VfL Osnabrück: Amenyido drängt sich auf

Angreifer trifft im Testspiel doppelt

Nach vier Einsätzen in der 3. Liga wartet Etienne Amenyido noch auf seinen ersten Treffer.

Bewies sich im Testspiel als Alternative für den Liga-Alltag: Etienne Amenyido. ©Imago/Osnapix

Mit einem 2:1-Sieg über den Westfalenligisten Neuenkirchen hat der VfL am Dienstag ein erfolgreiches Testspiel bestritten. Trainer Daniel Thioune gab dabei überwiegend Spielern aus der zweiten Reihe eine Chance und nahm auch Spieler der U19 mit.

Im Vergleich zum letzten Liga-Spiel in Aalen blieben lediglich Innnenverteidiger Konstantin Engel und Angreifer Etienne Amenyido in der Startelf.

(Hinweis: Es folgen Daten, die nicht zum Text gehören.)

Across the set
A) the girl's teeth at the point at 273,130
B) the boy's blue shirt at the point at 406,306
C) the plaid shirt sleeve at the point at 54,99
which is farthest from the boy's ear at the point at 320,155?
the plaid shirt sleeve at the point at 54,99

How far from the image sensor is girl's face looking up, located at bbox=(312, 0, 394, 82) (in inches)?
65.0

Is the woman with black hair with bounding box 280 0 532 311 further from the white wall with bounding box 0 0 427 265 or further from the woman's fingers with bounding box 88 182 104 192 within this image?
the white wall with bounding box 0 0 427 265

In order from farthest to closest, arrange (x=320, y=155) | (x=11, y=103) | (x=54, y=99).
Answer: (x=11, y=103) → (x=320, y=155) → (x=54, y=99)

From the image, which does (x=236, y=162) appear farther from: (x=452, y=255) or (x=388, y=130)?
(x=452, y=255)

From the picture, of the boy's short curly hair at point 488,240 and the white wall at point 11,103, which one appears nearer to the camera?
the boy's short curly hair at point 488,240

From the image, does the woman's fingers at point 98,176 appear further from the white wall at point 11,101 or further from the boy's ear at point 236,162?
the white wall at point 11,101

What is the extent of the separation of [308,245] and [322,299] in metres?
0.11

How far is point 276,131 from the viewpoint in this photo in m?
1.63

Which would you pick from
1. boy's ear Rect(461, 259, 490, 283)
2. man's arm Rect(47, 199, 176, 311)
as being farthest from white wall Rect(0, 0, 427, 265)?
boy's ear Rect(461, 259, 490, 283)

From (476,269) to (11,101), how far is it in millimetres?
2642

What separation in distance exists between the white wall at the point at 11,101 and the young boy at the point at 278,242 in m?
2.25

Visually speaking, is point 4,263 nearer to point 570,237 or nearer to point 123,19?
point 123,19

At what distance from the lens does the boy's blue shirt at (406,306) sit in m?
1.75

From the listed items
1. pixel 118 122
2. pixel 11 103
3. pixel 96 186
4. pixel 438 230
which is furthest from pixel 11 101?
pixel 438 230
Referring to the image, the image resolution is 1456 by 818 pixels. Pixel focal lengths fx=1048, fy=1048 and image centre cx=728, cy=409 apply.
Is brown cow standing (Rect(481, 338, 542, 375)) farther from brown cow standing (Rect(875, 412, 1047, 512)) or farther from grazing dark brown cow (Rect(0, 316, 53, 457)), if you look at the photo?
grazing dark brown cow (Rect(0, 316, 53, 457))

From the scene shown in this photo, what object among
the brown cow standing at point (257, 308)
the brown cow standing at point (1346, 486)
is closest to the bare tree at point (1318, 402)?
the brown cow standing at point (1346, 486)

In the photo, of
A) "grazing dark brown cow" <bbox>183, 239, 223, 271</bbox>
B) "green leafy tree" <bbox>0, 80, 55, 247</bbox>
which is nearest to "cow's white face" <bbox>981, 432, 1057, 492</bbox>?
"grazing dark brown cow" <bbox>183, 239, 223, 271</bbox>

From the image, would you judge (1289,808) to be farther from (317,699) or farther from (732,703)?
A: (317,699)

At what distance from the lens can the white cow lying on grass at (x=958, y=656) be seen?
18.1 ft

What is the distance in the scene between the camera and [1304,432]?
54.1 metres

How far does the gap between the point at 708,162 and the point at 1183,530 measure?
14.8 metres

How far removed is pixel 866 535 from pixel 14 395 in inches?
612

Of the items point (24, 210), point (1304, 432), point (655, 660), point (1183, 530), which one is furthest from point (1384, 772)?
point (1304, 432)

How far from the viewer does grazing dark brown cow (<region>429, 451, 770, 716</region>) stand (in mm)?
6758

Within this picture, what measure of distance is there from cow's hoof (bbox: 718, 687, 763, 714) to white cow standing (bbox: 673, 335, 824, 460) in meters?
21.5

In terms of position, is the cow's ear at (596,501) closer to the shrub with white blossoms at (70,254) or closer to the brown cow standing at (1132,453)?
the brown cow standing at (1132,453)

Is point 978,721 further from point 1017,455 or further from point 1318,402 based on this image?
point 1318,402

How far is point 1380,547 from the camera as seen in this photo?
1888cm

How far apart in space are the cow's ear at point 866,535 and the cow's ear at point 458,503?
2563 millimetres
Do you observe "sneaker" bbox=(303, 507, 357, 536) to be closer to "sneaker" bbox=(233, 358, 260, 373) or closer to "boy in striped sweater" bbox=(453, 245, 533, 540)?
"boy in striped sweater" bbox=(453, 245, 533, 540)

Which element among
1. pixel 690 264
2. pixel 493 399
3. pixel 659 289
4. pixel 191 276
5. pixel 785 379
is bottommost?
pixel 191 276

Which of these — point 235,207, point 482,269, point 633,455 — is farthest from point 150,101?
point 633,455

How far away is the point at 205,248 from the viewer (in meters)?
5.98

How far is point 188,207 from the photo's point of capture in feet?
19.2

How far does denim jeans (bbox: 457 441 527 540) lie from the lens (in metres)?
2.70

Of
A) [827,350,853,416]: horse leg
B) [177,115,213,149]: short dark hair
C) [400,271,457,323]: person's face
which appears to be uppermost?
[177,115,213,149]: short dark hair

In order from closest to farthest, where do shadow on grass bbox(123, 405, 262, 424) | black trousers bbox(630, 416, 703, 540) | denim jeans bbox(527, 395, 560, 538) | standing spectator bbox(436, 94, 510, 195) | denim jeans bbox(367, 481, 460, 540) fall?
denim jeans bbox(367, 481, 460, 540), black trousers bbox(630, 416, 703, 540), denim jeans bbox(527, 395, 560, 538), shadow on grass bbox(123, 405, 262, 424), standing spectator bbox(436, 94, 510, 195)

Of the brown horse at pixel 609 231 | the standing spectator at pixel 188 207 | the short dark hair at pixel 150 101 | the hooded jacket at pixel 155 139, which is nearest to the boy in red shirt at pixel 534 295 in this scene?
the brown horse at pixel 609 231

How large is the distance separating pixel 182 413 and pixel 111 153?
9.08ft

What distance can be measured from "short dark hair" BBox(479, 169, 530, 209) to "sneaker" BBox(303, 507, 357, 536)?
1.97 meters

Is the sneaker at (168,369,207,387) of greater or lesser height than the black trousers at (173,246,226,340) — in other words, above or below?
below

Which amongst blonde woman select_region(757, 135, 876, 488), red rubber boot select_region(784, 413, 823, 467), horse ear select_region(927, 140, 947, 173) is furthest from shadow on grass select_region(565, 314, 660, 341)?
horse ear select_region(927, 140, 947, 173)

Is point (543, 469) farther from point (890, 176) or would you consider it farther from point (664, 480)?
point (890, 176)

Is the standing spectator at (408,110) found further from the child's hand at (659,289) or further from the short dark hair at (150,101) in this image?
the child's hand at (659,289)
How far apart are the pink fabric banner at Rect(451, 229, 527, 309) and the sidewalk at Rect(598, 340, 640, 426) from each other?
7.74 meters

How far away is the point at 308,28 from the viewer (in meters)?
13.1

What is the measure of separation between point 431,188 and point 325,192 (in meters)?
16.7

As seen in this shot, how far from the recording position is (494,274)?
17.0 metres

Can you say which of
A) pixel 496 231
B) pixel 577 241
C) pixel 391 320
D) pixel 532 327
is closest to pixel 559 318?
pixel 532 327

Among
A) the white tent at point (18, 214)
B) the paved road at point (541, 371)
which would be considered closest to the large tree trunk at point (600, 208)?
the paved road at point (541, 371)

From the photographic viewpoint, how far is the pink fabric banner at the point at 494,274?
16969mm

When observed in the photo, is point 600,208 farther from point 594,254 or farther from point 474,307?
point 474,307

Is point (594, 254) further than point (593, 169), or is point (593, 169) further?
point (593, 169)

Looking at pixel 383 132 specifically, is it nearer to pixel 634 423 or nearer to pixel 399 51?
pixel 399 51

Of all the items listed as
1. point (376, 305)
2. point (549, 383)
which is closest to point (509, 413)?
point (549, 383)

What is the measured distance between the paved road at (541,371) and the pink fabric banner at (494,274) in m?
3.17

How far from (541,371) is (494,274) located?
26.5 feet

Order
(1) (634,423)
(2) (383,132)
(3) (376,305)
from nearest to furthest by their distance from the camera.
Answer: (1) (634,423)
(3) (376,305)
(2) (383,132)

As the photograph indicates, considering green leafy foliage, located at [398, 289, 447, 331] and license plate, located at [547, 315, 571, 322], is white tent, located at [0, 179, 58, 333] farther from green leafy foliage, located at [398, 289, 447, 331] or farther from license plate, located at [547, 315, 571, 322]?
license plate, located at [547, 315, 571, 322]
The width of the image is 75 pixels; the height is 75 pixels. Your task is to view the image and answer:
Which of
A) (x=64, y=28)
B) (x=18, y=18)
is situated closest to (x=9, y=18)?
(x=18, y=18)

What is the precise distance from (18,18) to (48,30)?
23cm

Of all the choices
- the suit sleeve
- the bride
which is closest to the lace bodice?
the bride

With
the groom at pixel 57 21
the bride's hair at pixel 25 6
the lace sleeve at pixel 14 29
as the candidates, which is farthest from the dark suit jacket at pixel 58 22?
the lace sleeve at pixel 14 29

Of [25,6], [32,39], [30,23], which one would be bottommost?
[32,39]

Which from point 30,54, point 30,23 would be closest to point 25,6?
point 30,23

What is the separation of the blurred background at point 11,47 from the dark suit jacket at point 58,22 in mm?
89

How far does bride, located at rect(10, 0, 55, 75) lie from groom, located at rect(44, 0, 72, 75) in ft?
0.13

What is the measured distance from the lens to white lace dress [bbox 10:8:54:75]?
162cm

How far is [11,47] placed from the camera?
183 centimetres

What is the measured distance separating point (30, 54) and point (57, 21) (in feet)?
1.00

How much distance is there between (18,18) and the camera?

Trotzdem wurde der Tabellenführer der 3. Liga seiner Favoritenrolle gerecht, auch wenn er dies auf Grund mangelhafter Chancenverwertung nicht auf die Anzeigetafel bringen konnte.

Amenyido trifft zum Sieg

Dieses Fazit gilt nicht für Amenyido, der mit einem Doppelpack in der zweiten Halbzeit den Sieg sicherstellte. Den 20-Jährigen holte Osnabrück im Sommer aus der zweiten Mannschaft von Borussia Dortmund, bislang hatte er jedoch einen schweren Stand.

Erst vier Einsätze stehen in der Liga für ihn zu Buche, drei davon nach Einwechslungen. Zwischen dem fünften und 13. Spieltag kam er überhaupt nicht zum Einsatz, musste auf der Bank Platz nehmen und stand zwei Mal überhaupt nicht erst im Kader.

Osnabrück könnte öfter treffen

Auch im Landespokal kam er nicht über den Status des Einwechselspielers hinaus, konnte sich beim 5:0 über Regionalligist Rehden im Viertelfinale aber immerhin in die Torschützenliste eintragen.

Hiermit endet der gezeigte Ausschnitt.